• _Source text_:
▬▬▬
In other areas of scholarly endeavor, Hu sought to demonstrate the usefulness of experimentalist methodology in clarifying hitherto confused issues of cultural history. Among the results of such research were several studies of the lineage of the great pai-hua novels, starting with the Shui-hu chuan ( The Water Margin) and the Hung-lou meng [Dream of the Red Chamber), which shed new light on questions of authorship and textual continuity. Hu's interest in vernacular literature also led him to undertake a history of its development, the first volume of which, covering the period through the T'ang dynasty, was published in 1928 as Pai-hua wen-hsueh-shih, shang-chüan. Like his history of philosophy, this work remained unfinished, but a number of lectures on related topics were collected and published separately as the Kuo-yü wen-hsueh-shih in 1927.
▬▬▬
• _What you will do_:
**a)** Can you rewrite the passage on Hu from the words "In other areas" through the words "wen-hsueh-shih in 1927.", replacing "unfinished" with "incomplete"?
**b)** According to the passage on Hu, in what year was the first volume of his history of vernacular literature published?

• _Given information_:
▬▬▬
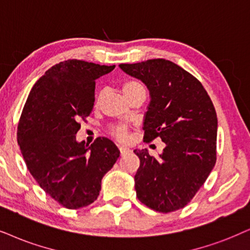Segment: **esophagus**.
▬▬▬
• _Task-by-task solutions_:
**a)**
In other areas of scholarly endeavor, Hu sought to demonstrate the usefulness of experimentalist methodology in clarifying hitherto confused issues of cultural history. Among the results of such research were several studies of the lineage of the great pai-hua novels, starting with the Shui-hu chuan ( The Water Margin) and the Hung-lou meng [Dream of the Red Chamber), which shed new light on questions of authorship and textual continuity. Hu's interest in vernacular literature also led him to undertake a history of its development, the first volume of which, covering the period through the T'ang dynasty, was published in 1928 as Pai-hua wen-hsueh-shih, shang-chüan. Like his history of philosophy, this work remained incomplete, but a number of lectures on related topics were collected and published separately as the Kuo-yü wen-hsueh-shih in 1927.

**b)** 1928